Intended Use Cases

Here are some use cases for SemanticModels.jl

Scientific knowledge is richer than the ability to make predictions given data. Knowledge and understanding provide the ability to reason about novel scenarios. A crucial aspect of acquiring knowledge is asking questions about the world and answering those questions with models.

Suppose the model is $du/dt = f_p(u,t)$ where $u$ is the observable, $du/dt$ is the derivative, $f$ is a function, $t$ is the time variable, and $p$ is a parameter.

Scientific knowledge involves asking and answering questions about the model. For example:

  1. How does u depend on p?
  2. How does u depend on f?
  3. How does u depend on the implementation of f?

Counterfactuals

Scientists often want to run counterfactuals through a model. they have questions like:

  1. What if the parameters were different?
  2. What if the functional form of this equation was different?
  3. What if the implementation of this function was different?

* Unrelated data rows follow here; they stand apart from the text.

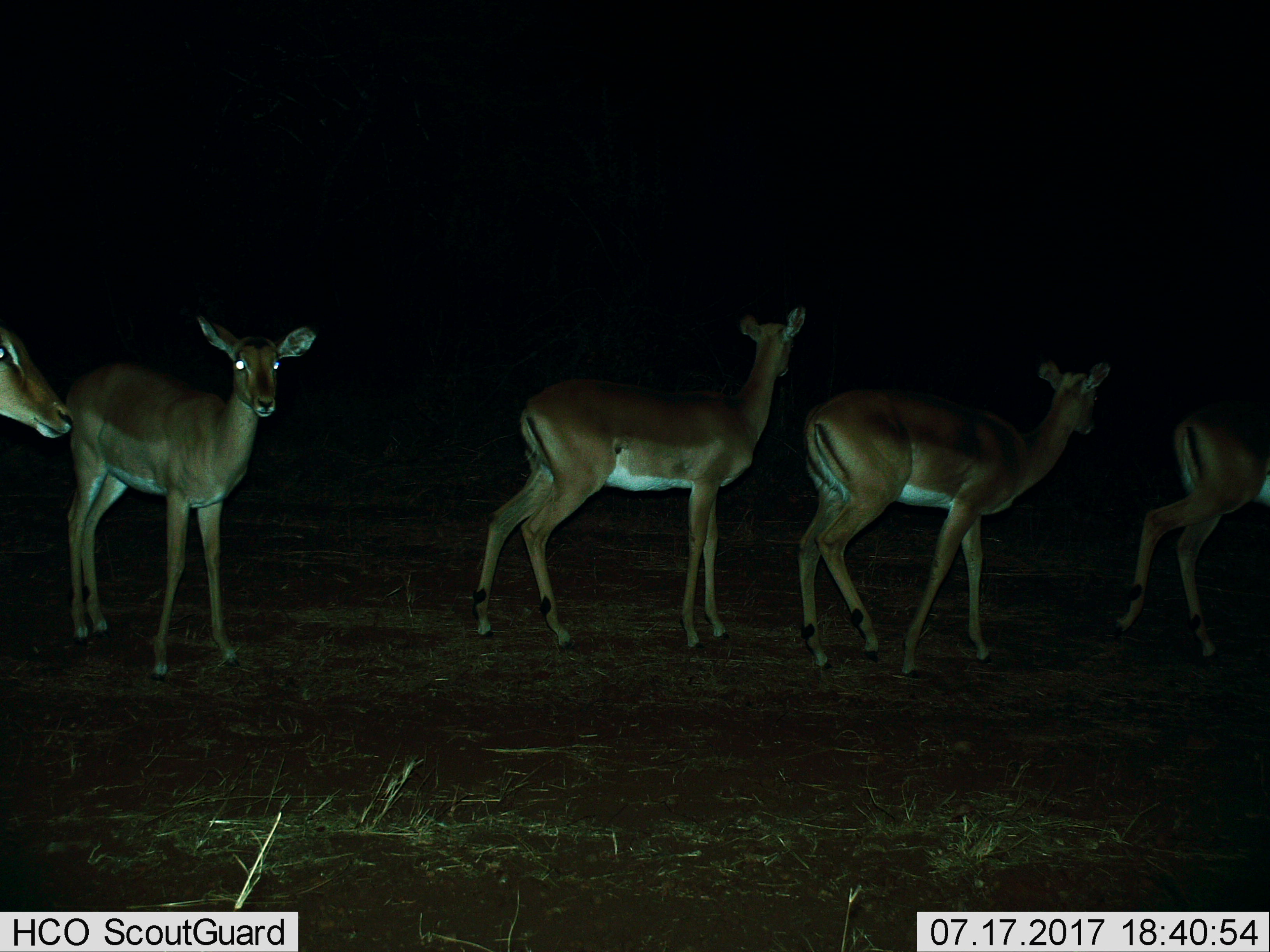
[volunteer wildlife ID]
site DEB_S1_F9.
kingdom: Animalia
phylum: Chordata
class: Mammalia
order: Artiodactyla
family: Bovidae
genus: Aepyceros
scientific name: Aepyceros melampus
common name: impala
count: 5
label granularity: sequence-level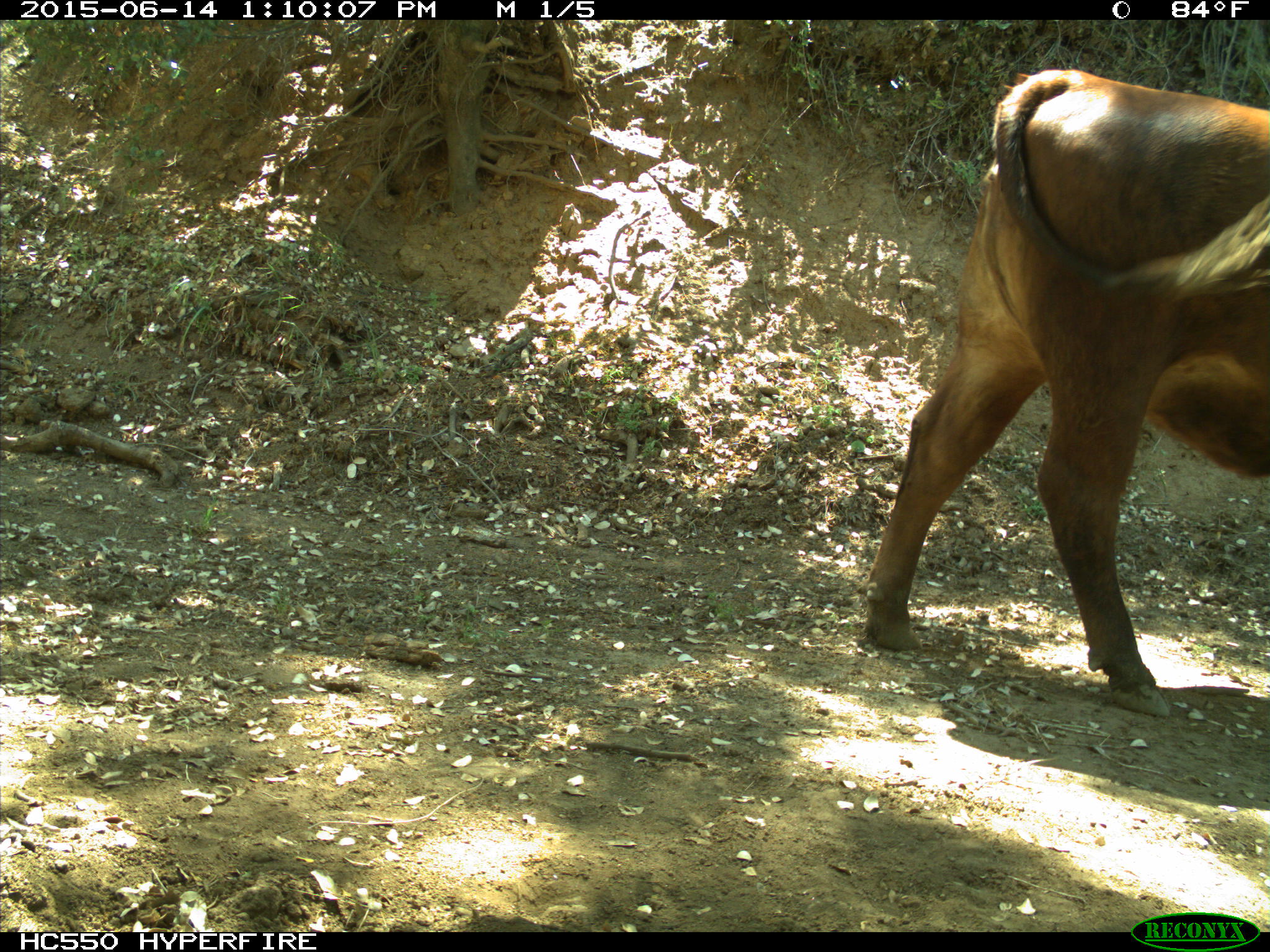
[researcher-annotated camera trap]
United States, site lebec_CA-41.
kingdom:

The "how" questions can be answered by running counterfactuals of the model. In order to run counterfactuals we need to modify the code. The current approach is for scientists to modify code writen by other scientists. This takes a long time and requires models to be converted from the modeling level to the code level, then someone else reads the code and converts it back to the modeling level.

If we could automate these transformations, we could enable scientists to spend more time thinking about the science and less time working with code.

Model-Code Transformations

There are many places we could modify code in order to give it new features for modeling.

  1. Source Code, changing the source files on disk before they are parsed
  2. Expressions, after parsing, we could use macros or Meta.parse to get Exprs and make new ones to eval
  3. Type System, using multiple dispatch with new types to get new behavior
  4. Overdubbing, Cassette.jl lets you change the definitions of functions with overdub
  5. Contextual Tags, Cassette provides a tagging mechanism attach metadata to values
  6. Compiler Pass, Cassette lets you implement your own compiler passes

Different code modifications will be easier at different levels of this toolchain.

Use Cases

  1. Answering counterfactuals
  2. Instrumenting code to extract additional insight
  3. Semantic Model Validation

Answering Counterfactuals

Scientists want to change 1) parameters, 2) assumptions, 3) functions, or

  1. implementations in order to determine their effects on the output of the model.

Note: a paramter is an argument to the model and is intended (by the simulation author) to be changed by users. An assumption is a value in the code that could be changed, but is not exposed to the API.

While making accurate predictions of measurable phenomena is a necessary condition of a scientific knowledge it is not sufficient. Scientists have knowledge that allows them to reason about novel scenarios and they do this by speculating about counterfactuals. Thus answering counterfactuals about model codes form a foundational capability of our system.

Instrumenting Model Code

In order to get additional insight out of models, we want to add instrumentation into the bodies of the functions. These instrumented values will be useful for many purposes. The simplest use is to add instrumentation of additional measurements. Scientists write code for a specific purposes and do not take the time to report all possible measurements or statistics in their code. A second scientist who is trying to repurpose that software will often need to compute different values from the internal state of the algorithm in order to understand their phenomenon of interest.

A simple example is a model that simulates Lotka-Volterra population dynamics and reports the average time between local maxima of predator populations. A second scientist might want to also characterize the variance or median of the time between local maxima.

Semantic Model Validation

One could trace the value of variables as the code is run in order to build up a distribution of normal values that variable takes. This could be used to learn implied invariants in the code. Then when running the model in a new context, you could compare the instrumentation values to these invariants to validate if the model is working as intended in this new context.

One of the main benefits of mechanistic modeling over statistical modeling is the generalization of mechanistic models to novel scenarios. It is difficult to determine when a model is being applied in a novel scenario where we can trust the output and a novel scenario that is beyond the bounds of the model's capability. By analyzing the values of the internal variables in the algorithms, we can determine whether a component of the model is operating outside of the region of inputs where it can be trusted.

An example of this validation could be constructed by taking a model that uses a polynomial approximation to compute a function $f(x)$. If this polynomial approximation has small error on a region of the input space, $R$ then whenever $x$ is in $R$, we can trust the model. But if we every run the model and evaluate the approximation on an $x$ outside of this region, we do not know if the approximation is close, and cannot trust the model. Program analysis can help scientists to identify reasons to be sceptical of model validity.